İşte TBMM Başkanı Mustafa Şentop'un açıklamalarından öne çıkanlar:
TBMM'ye 27. dönemde sevk edilen 'milletvekili dokunulmazlık dosya sayısı' bin 359'a ulaştı.
4 yeni Meclis Araştırması Komisyonu kurulmuştur. 26 genel görüşme önergesi verildiğini görüyoruz. 23'ü genel kurul gündeminde, 2 önerge ise işlemdedir.
TBMM Başkanlığı'na verilen kağıtlarda kaba ve yaralayıcı ifadelerin yer almaması gerekmektedir.
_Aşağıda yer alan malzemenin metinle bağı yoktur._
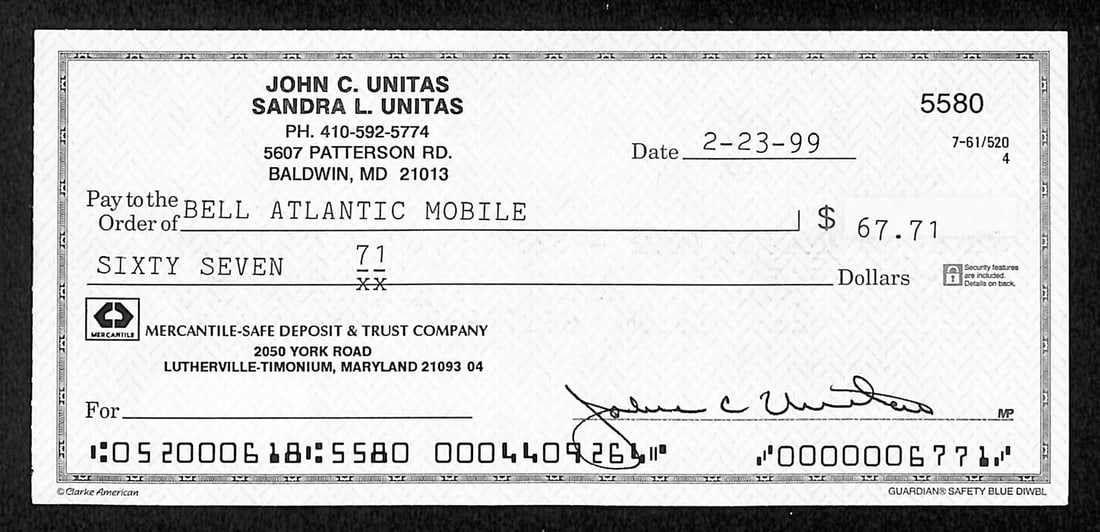 Johnny Unitas HOF Autographed 1999 Bank Check Baltimore Colts JSA Certified: Johnny Unitas HOF Autographed 1999 Bank Check Baltimore Colts JSA Certified This original Johnny Unitas Hall of Fame signed 1999 bank check from the Baltimore Colts is a remarkable collectible for any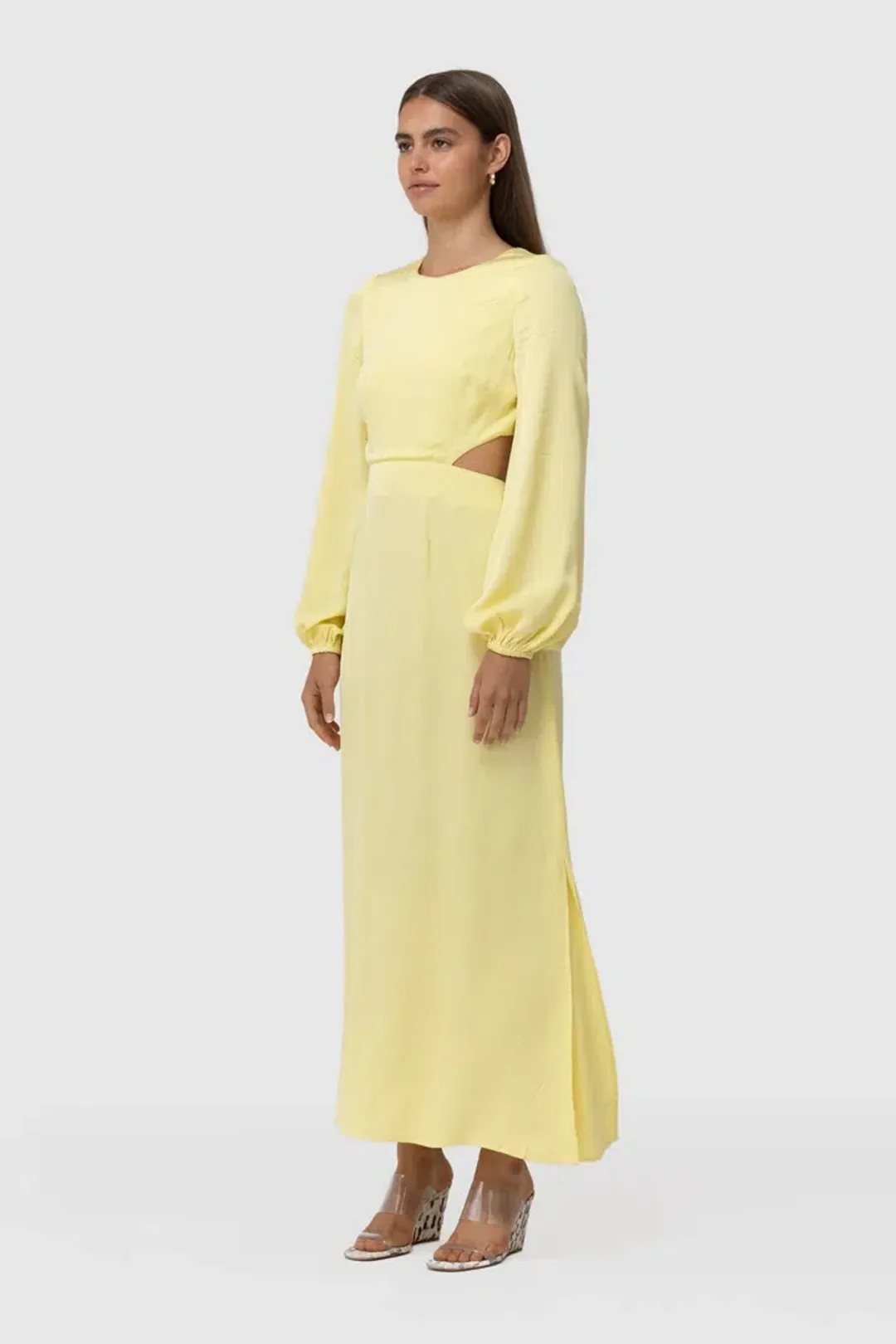 The Wolf Gang Marrakesh Cut Out Dress Lemon Size 6  for rent on The Volte - main image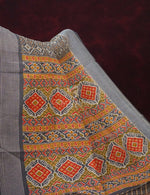 Thumbnail for Grey Colored Diamond Print Semi Chanderi Saree By Gayathri Reddy Designer Studio - Distacart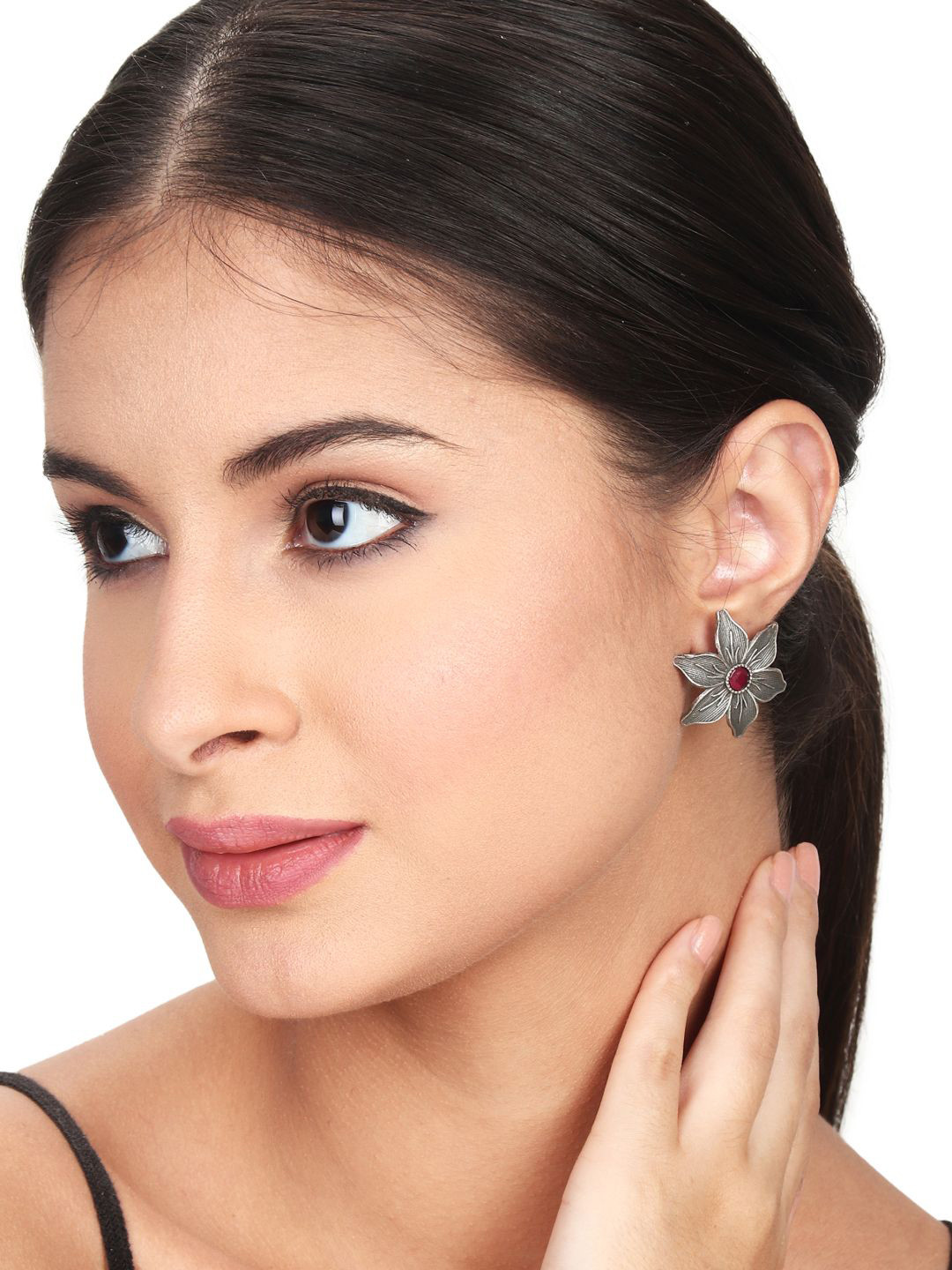 Anvik Silver-Plated Flower Shaped Oxidised Studs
Eğer iç tüzük hükümlerini katı bir şekilde uygulasak, bir müsamaha göstermesem soru önergelerinin büyük bir bölümünün iade edilmesi gerekir.
Meclisimiz salgın şartlarına rağmen bu yasama yılında da dış ilişkiler faaliyetlerini yoğun bir şekilde yürütmeye devam etmiştir. Uluslararası kuruluşlarla temaslar hız kesmeden sürdürülmüştür. Dostluk grubu kurulan ülke sayısı 146'ya ulaşmıştır. TBMM Başkanı olarak bu dönemde uluslararası toplantılar, heyet kabulleri gibi bir dizi faaliyetlerde bulundum. 6 ülkeye resmi ziyaret gerçekleştirdim. Azerbaycan'ı ziyaret ettik. 4. yasama yılında Kuzey Makedonya'ya, Kuveyt'e, İspanya'ya resmi ziyaretler gerçekleştirdik.
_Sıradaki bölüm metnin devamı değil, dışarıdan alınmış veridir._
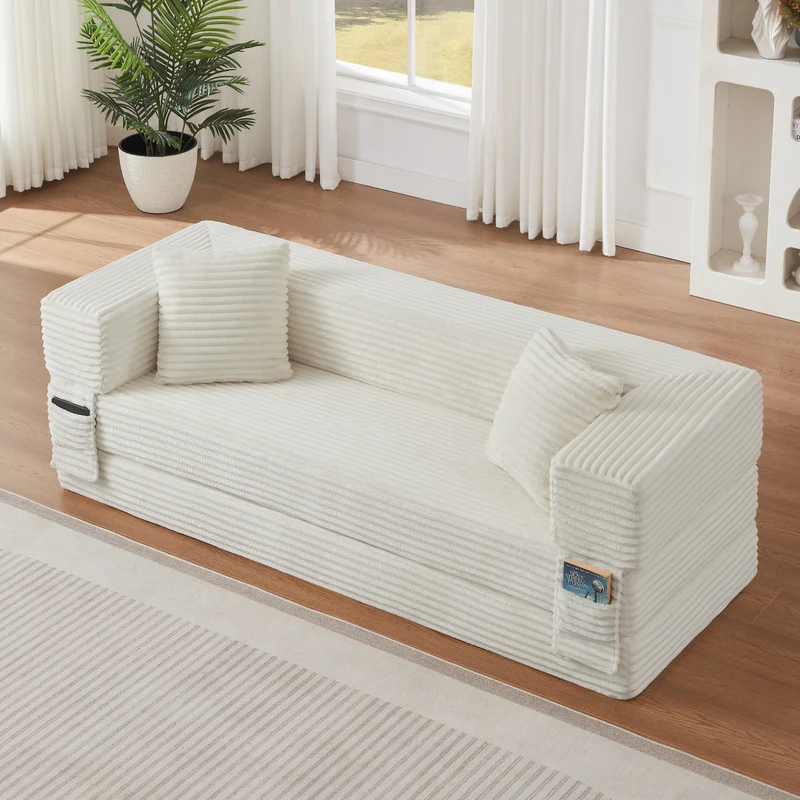 Canapé 3 places modulable sans armature, convertible en lit, velours blanc, style tatami 200x76x60cm NEXUSVORN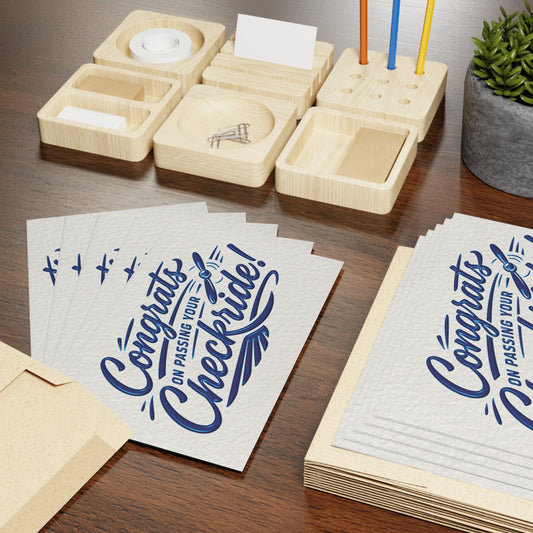 Congrats on passing your checkride! pack of 10 postcards (v4. blue)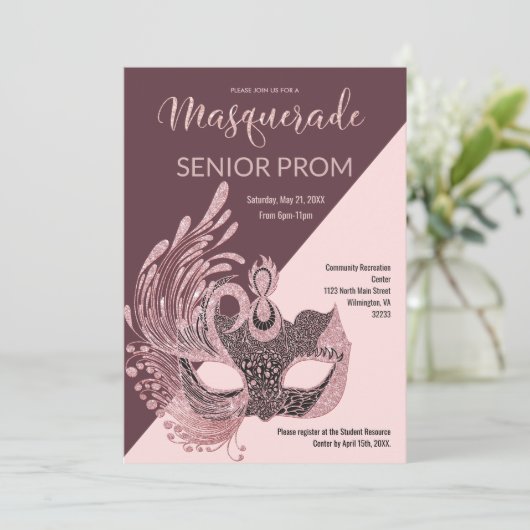 バーガンディブラックピンクグリッター仮装プロム 招待状 (スタンド正面)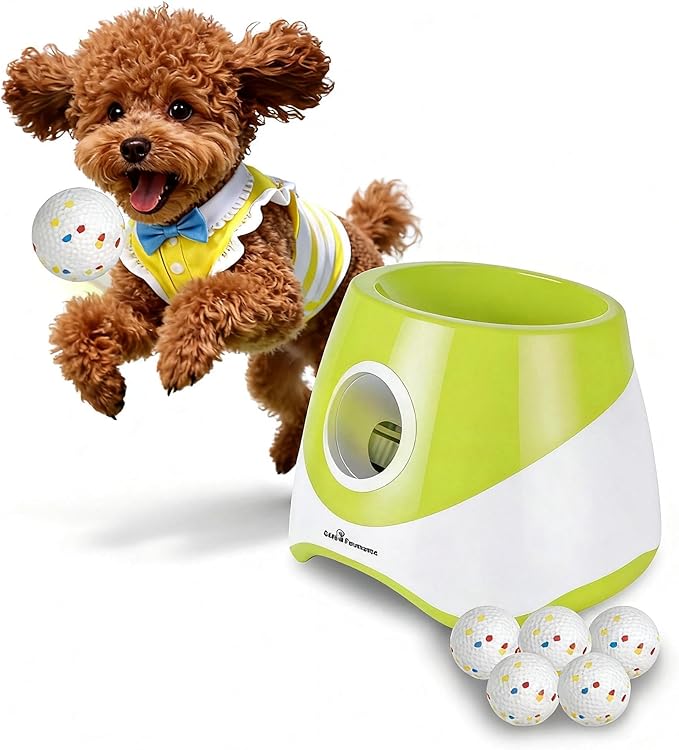 Automatic Dog Ball Launcher, Dog Ball Thrower with 20-46ft 3 Launching Distance, Rechargeable Dog Toy Mental Stimulation Training Game with 2.3" ETPU Balls for Energetic Small Medium Dogs
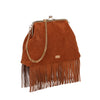 Borsa clutch in ecopelle scamosciata con frange Enrico Coveri EC6330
Bu yasama yılında diğer parlamentolar tarafından düzenlenen 14 etkinliğe de katılım sağlamıştım. Bu dönemde 62 farklı ülke ve 10 uluslararası teşkilattan 196 ikili görüşme gerçekleştirdik.
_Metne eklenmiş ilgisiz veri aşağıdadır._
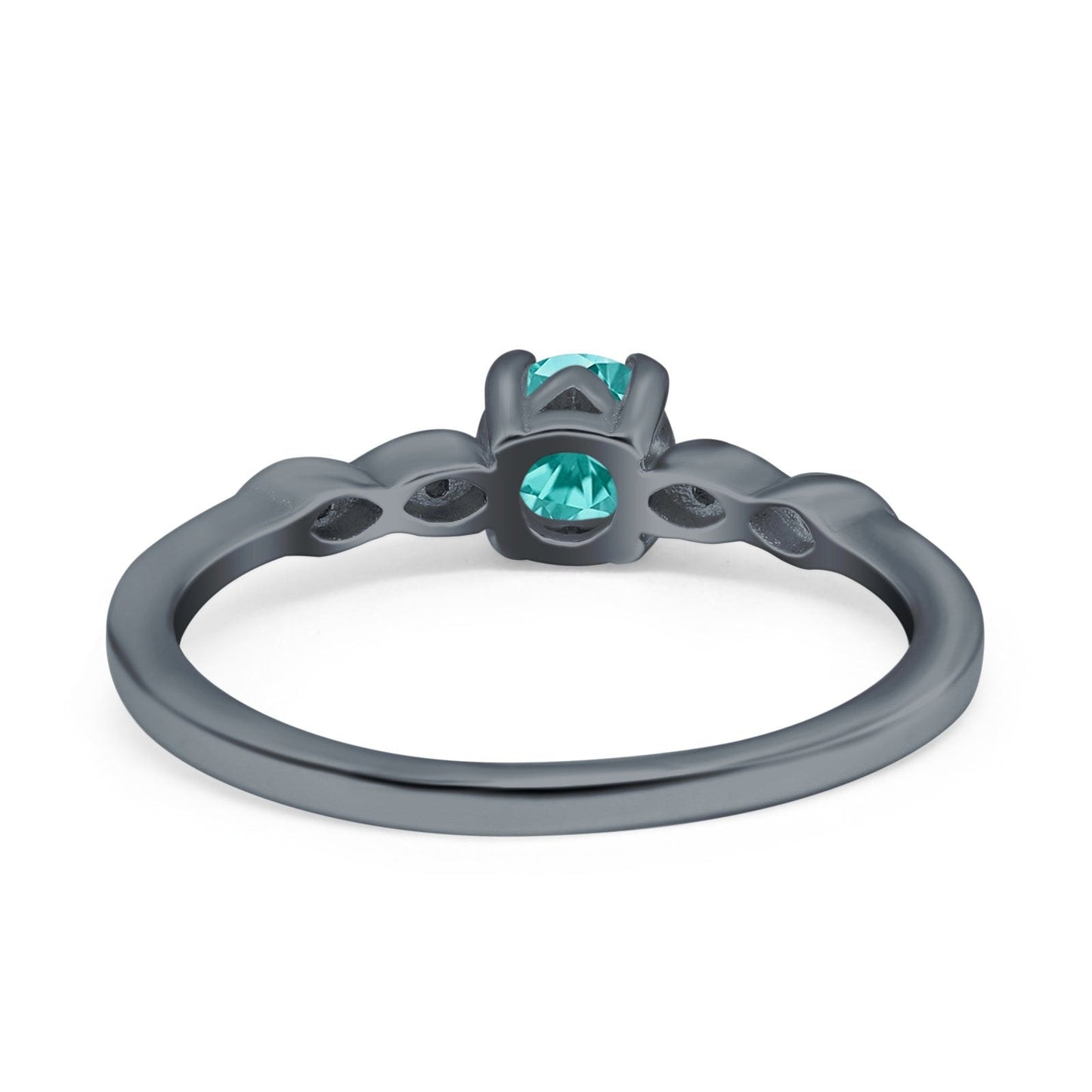 Petite Dainty Wedding Ring Round Black Tone, Simulated Paraiba Tourmaline CZ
TBMM, Türkiye'de hem siyasetin hem de yaşanan bütün sorunların görüşüldüğü bir yerdir. TBMM ne yapıyor, yasama anlamında anayasa değişikliği yapıyor, denetim bağlamında araştırma komisyonları kurabiliyor. TBMM'nin sorunların çözüm yeri olduğunu kimsenin tartışması mümkün değil. Bir sorunun çözüm yeri Meclis'tir derken ne öneriyorsunuz. Bu şekilde somutlaşan bir tartışma olursa daha verimli bir tartışmaya dönüşür.
Bir ilimizin, bir bölgemizin sorunları olabilir. Bu sorunların muhatabı TBMM'nin tamamıdır. Bu bizim parlamentomuzun en temel esasıdır. Belli konuları belli kişilerle görüşme yaklaşımının bu esasa aykırı olduğunu düşünüyorum.
1961'den 2002'ye kadar Türkiye'de ortalama hükümet ömrü 1 buçuk yıl civarında. Başkanlık sistemine geçişin gerekçelerinden biri de istikrarlı hükümetlerdir. Bu sistemin mantığında seçim dönemlerinin mümkün olduğu kadar sabit kalması vardır. ABD'de mesela erken seçim diye bir şey yoktur. Bizde öncekinden farklı olarak yeni sistemde erken seçimle ilgili karar alma imkanı getirilmekle beraber bunun mümkün olduğu kadar zorlaştırıldığını ifade etmek isterim.
Hem hukuken hem siyaseten yeni hükümet sisteminde erken seçimle ilgili düzenlemeler oldukça farklı. Erken seçim olmasın diye getirilen bir sistem var şu an. Önceki sistemin Cumhurbaşkanı'yla yeni sistemin Cumhurbaşkanı sadece adaş. Yani iki tane burada Ahmet diye arkadaşımız olsa Ahmet diye ikisini aynı kişi saymayız.